As stated, the only two presidents where this trend differs are President de Klerk and President Zuma. President de Klerk spend the majority of his time on Topic 1 (“Job Creation/Terms of Endearment”) followed by Topic 2 (“Economy/Criminal and Justice System”). Given the context around the time period, it may be unsurprising that “terms of endearment” and “criminal and Justice systems” come up since his speech would be littered with names of people and political parties as well as talking about past injustices.

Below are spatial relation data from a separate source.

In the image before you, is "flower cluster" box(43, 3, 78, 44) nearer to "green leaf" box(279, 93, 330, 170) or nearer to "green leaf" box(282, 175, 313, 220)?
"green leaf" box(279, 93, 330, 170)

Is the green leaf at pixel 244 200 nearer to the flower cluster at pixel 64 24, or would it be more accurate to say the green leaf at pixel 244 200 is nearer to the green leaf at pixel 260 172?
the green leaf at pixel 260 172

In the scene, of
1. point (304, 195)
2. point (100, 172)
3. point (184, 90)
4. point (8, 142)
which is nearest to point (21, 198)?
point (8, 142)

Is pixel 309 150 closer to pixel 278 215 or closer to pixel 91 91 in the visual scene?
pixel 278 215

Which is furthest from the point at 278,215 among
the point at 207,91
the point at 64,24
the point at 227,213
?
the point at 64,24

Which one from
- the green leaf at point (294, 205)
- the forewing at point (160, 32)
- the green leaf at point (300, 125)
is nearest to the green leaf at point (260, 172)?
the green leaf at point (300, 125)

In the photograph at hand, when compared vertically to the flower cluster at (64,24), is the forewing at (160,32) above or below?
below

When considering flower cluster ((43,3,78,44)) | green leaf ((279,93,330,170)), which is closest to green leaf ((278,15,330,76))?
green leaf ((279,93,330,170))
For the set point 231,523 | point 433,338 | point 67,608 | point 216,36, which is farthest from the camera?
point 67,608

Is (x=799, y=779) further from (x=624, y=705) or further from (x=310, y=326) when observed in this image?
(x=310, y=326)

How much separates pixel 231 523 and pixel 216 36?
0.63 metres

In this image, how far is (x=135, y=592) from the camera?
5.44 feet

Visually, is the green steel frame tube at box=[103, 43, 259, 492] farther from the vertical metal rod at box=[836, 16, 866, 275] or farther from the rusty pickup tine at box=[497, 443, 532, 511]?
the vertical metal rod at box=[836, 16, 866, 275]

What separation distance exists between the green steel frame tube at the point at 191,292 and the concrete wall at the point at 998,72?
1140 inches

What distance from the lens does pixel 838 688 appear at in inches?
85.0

President Zuma spends the majority of his speeches on Topic 4 (“Social Reform/Regional and Municipal Government”). Once again, given context that his terms as President was marked with service delivery strikes, two major droughts over a few different regions and discussions around and reform this may be unsurprisingly. And in fact, when the most popular terms from topic 4 is recalled (“fellow south”) is may even be predictable that this would be the most “talked about” topic for President Zuma. What is interesting that given the attention to the issues of State Capture that characterised Zuma’s presidency, his coverage of Topic 5 (“Public Sector Enterprises”) is much smaller than that of his peers.
A similar analysis can be taken over time.
Figure: WordCloud for Topic 5
The graph shows that over time, topics 1 and 5 are the least discussed topics while topics 2,3 and 4 all get much the same airtime. There are a number of notable spikes/valleys: + In 1996, Topic 2 (“Economy/Crime and Justice System”) spikes
The 1996 SONA was a few months ahead of the introduction of the new constitution as well as at the time of the start of the Truth and Reconciliation Commission. It could be suggested that these two ideas would drive up the topic in the SONA speech.
Mbeki’s term in presidency (1998 - 2008) was characterised by a rise in crime specifically in farm attacks as well as the HIV/AID epidemic and the start of the Black Economic Empowerment in 2005 which could attribute the spikes and drops of topics in 2005.
From various media reports, Zuma’s 2012 SONA speech largely covered the success of the government while skipping over future plans. It may be a reason while Topic 4 (“Social Reform/Regional and Municipal Government”) rises sharply.
One of the aims behind topic modelling is to reduce the dimensions of the data to allow for other techniques to be applied. In this instance, the aim was to reduce the SONA speeches to a collection of topics that would help predict which president was responsible for a sentence in the SONA speech. The assumption was that each president might have a unique set of topics or mixture of topics that could characterise their particular speech. However, there does not seem to be evidence of this. The matrix with the probability of each sentence belonging to a topic is used in Section X and the results are discussed.